Il est vingt-trois heures quand Jarod décide de rentrer chez lui. Il remercie ses hôtes et fait un signe timide de la main à Margot avant de partir.
― Merci Jarod pour ton livre. C’est une belle attention. N’hésite pas à venir quand tu en as envie. Tu seras toujours le bienvenu. Et puis, je suis sûr que ma petite fille sera contente.
Jarod, timide, a les joues rougies par la gêne.
― Merci monsieur, enfin je veux dire, Jules.
L’appartement reste dans l’obscurité jusqu’à ce que Jarod se mette au lit. Est-ce à cause de l’alcool que le jeune homme s’endort rapidement ? Il rêve de Margot. Elle lui parle, mais il n’a d’intérêt que pour ses cheveux. Il met la main dans sa chevelure et regarde avec admiration les fils dorés qui brillent au soleil. Une multitude de rêves s'enchaînent quand soudain la lune fait son apparition. Elle est brillante et comme à chaque fois, elle s’adresse à Jarod.
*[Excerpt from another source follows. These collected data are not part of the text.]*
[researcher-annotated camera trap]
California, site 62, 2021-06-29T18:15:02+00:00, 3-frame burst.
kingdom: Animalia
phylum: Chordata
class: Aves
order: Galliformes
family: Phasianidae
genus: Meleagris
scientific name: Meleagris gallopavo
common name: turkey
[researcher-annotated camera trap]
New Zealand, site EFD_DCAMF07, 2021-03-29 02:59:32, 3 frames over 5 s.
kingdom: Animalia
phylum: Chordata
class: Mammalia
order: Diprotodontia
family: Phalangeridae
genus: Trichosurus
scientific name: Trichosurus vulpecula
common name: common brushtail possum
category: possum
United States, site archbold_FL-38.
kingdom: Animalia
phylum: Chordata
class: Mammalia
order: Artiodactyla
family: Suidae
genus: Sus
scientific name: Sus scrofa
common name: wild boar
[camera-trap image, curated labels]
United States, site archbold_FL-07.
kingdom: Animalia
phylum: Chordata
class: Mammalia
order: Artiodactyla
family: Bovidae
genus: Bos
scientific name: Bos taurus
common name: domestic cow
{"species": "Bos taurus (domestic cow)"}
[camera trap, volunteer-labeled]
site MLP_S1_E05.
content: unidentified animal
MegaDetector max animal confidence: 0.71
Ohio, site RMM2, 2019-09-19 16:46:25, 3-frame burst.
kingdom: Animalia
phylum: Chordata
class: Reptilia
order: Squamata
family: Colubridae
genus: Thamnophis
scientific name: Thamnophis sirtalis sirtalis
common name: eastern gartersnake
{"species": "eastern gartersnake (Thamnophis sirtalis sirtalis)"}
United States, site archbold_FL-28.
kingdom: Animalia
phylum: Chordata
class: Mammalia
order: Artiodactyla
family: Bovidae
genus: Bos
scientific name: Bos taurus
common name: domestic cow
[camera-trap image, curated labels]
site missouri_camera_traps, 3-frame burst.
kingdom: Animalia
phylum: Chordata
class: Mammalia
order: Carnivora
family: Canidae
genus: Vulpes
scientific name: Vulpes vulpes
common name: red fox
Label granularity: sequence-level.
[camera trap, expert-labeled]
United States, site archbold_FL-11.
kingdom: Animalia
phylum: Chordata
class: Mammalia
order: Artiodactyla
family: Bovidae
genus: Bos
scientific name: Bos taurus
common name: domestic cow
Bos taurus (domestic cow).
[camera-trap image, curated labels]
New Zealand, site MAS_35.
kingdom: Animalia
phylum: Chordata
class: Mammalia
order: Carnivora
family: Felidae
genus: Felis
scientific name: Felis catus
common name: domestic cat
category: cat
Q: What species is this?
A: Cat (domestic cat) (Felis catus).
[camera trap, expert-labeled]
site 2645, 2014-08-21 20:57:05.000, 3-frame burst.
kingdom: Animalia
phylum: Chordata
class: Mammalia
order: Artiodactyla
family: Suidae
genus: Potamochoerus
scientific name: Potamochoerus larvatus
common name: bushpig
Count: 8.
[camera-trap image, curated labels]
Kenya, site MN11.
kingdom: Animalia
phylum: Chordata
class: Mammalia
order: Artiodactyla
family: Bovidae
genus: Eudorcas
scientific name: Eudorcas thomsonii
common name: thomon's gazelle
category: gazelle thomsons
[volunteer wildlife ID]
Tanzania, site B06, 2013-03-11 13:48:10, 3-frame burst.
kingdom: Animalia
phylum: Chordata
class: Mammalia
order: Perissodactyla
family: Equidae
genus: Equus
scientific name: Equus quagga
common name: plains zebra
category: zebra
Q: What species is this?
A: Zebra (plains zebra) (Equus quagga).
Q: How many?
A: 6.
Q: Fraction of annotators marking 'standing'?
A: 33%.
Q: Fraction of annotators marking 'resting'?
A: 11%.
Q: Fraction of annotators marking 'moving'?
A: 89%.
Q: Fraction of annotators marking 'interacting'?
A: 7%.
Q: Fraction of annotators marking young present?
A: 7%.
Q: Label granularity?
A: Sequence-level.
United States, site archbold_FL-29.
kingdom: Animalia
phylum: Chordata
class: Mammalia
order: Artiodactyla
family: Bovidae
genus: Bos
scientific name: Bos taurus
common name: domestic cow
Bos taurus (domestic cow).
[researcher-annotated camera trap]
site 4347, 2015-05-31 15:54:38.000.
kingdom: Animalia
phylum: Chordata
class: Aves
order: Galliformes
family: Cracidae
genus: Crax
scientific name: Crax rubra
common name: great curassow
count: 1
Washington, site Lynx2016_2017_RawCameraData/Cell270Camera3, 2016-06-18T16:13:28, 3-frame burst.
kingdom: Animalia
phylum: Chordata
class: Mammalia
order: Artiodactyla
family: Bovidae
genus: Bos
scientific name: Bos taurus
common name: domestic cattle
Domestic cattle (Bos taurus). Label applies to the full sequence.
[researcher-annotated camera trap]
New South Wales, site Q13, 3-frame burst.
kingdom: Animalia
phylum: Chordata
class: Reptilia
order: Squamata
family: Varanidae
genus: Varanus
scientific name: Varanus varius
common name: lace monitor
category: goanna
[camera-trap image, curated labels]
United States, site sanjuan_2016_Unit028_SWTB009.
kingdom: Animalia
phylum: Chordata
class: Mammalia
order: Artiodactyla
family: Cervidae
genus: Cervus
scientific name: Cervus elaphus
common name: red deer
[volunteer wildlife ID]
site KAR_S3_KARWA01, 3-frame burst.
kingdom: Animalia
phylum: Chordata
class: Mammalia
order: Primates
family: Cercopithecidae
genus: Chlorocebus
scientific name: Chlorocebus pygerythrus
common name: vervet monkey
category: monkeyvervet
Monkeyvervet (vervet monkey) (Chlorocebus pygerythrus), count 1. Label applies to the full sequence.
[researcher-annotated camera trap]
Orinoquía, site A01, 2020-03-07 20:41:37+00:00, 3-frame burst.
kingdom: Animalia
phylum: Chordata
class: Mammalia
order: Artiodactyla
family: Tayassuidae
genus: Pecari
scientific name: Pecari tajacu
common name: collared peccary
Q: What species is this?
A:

C’est une grande bavarde. Elle a toujours quelque chose à dire, mais la question principale revient constamment. Le jeune homme répond inlassablement la même réponse.
― Alors Jarod, quand vas-tu te mettre au travail ?
― Mais j’ai déjà un travail.
― Non, je te parle de l’autre travail. Qu’est-ce que tu attends ?
À chaque fois, le jeune homme se réveille en sursaut, se traîne jusqu’à la fenêtre et bien sûr la lune est la grande absente. Il reste là sans bouger, les bras le long du corps pour regarder les étoiles. Il ne comprend toujours pas pourquoi elle insiste sur le travail qu’il a à faire et sur le reste qu’il oublie systématiquement à son réveil. Il aurait aimé parler à quelqu’un de ses songes, mais à qui ? Jules ? Il le prendrait pour un fou, à Cécile ? non pas elle, elle l’intimide un peu. À Margot ? Qu’est-ce que Margot lui répondrait, il la connaît à peine, Margot ? Hors de question. Le lendemain, Jarod travaille sans regarder ce qu’il se passe autour de lui. Parfois le temps semble s’arrêter tellement la journée lui paraît longue. Il en a assez. Il est dans un état de léthargie inhabituel. Sa vie nocturne ne lui permet pas de se reposer. Il a de plus en plus de mal à avancer. Jules qui est pris d’un attachement sincère pour Jarod, le surveille discrètement. Il le voit tituber, prêt à tomber.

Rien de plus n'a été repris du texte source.